Soumission, Michel Houellebecq

soumission Houellebecq
Je pense avoir lu tous les romans de Michel Houellebecq.
L'extension du domaine de la lutte, ou Les particules élémentaires, j'avais adoré. Lire que nos vies sont régies par les principes du capitalisme, que l'amour est juste une façon de masquer qu'on est des produits sexuels sur un marché. Ou qu'on ne va nulle part, on ne fait que s'agiter en attendant la mort... Ca faisait rire, grincer, et ça faisait du bien.
Plus récemment, La carte et le territoire m'a bien fait voyager et amusée (il y a eu une controverse parce que Houellebecq avait repompé Wikipedia, mais ce n'est pas très important).

Arrivée au bout de la lecture de Soumission cette semaine, je me dis que finalement, un livre de Houellebecq, c'est un cocktail, toujours à peu près le même, grosso modo :

- un anti-héros cynique : un homme (jamais une femme), incapable de sentiments. En général, c'est un intello, ce qui justifie les références de tous ordres (littéraires, scientifiques, artistiques...). Dans Les particules, ils étaient deux frères, mais on suivait surtout le plus cynique des deux.

------

Tâche à réaliser: Citez intégralement le texte sur Soumission de Michel Houellebecq, sans en modifier un seul mot. Basez-vous uniquement sur le texte ci-dessus.

Matériel recueilli:
------

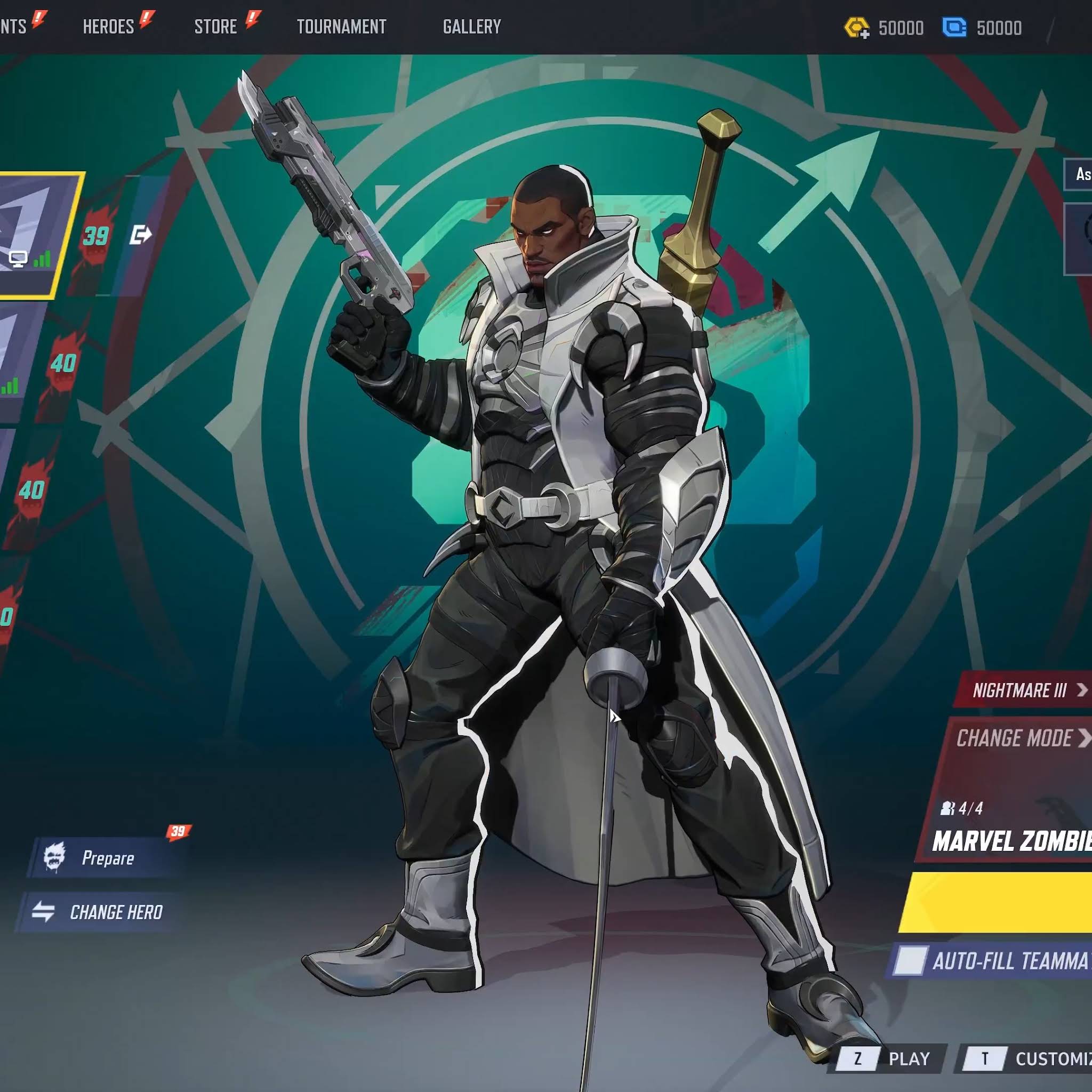 Post from dejuna | Marvel Rivals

------

Solution du problème:
Soumission, Michel Houellebecq

soumission Houellebecq
Je pense avoir lu tous les romans de Michel Houellebecq.
L'extension du domaine de la lutte, ou Les particules élémentaires, j'avais adoré. Lire que nos vies sont régies par les principes du capitalisme, que l'amour est juste une façon de masquer qu'on est des produits sexuels sur un marché. Ou qu'on ne va nulle part, on ne fait que s'agiter en attendant la mort... Ca faisait rire, grincer, et ça faisait du bien.
Plus récemment, La carte et le territoire m'a bien fait voyager et amusée (il y a eu une controverse parce que Houellebecq avait repompé Wikipedia, mais ce n'est pas très important).

Arrivée au bout de la lecture de Soumission cette semaine, je me dis que finalement, un livre de Houellebecq, c'est un cocktail, toujours à peu près le même, grosso modo :

- un anti-héros cynique : un homme (jamais une femme), incapable de sentiments. En général, c'est un intello, ce qui justifie les références de tous ordres (littéraires, scientifiques, artistiques...). Dans Les particules, ils étaient deux frères, mais on suivait surtout le plus cynique des deux.